Supplied text:

8

I was looking for a way to download pdf files in python, and I saw answers on other questions recommending the urllib module. I tried to download a pdf file using it, but when I try to open the downloaded file, a message shows up saying that the file cannot be opened.

error message

This is the code I used-

import urllib
urllib.urlretrieve("http://papers.gceguide.com/A%20Levels/Mathematics%20(9709)/9709_s11_qp_42.pdf", "9709_s11_qp_42.pdf")

What am I doing wrong? Also, the file automatically saves to the directory my python file is in. How do I change the location to which it gets saved?

Edit- I tried again with the link to a sample pdf, http://unec.edu.az/application/uploads/2014/12/pdf-sample.pdf

The code is working with this link, so why won't it work for the other one?

tiredandsarcastic
  • 105
  • 1
  • 1
  • 7
  • 2
    You can use `requests` for this task: http://stackoverflow.com/questions/34503412/download-and-save-pdf-file-with-python-requests-module – Kshitij Saraogi May 10 '17 at 12:10
  • @DavidZemens I won't call it a duplicate. The OP is concerned about his solution not working rather than finding a different one. – Kshitij Saraogi May 10 '17 at 12:13
  • 1
    When I go to that url I first get a captcha (by cloudflare) to prove that I'm not a robot and only then can access the pdf. Also cloudflare sites often restrict access based on user agent. If you open the file in a text editor you'll probably find html there instead of a pdf. – mata May 10 '17 at 12:17
  • 1
    You didn't actually download a PDF from that URL - you downloaded the CAPTCHA form needed to access the PDF. – jasonharper May 10 '17 at 12:18
  • So is there any way i can download files like that?? – tiredandsarcastic May 10 '17 at 12:30
  • You'd probably need to complete the captcha in a browser, take the cookies that were set and user agent from the browser and use those in your request. That may work for a while, but you may be presented with a new captcha after some time. – mata May 10 '17 at 12:45
  • @mata uhh how would you do that lmao – tiredandsarcastic May 10 '17 at 12:50
  • If you use the above mentioned [`requests`](http://python-requests.org) module, sending [cookies](http://docs.python-requests.org/en/master/user/quickstart/#cookies) and a custom [user agent](http://docs.python-requests.org/en/master/user/quickstart/#custom-headers) should be easy. Where to find them depends on your browser. – mata May 10 '17 at 12:55
  • Try a crawler, you will need tostar session on the website – tumbleweed May 10 '17 at 14:34

3 Answers3

13

Try this. It works.

Provided data:
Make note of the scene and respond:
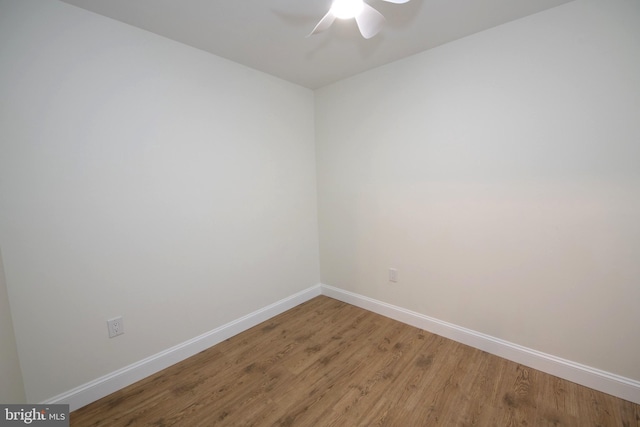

To be done:
In the thread about downloading PDF files with urllib, what does one commenter say was actually downloaded instead of the PDF?

Answer for this exercise:
The CAPTCHA form needed to access the PDF.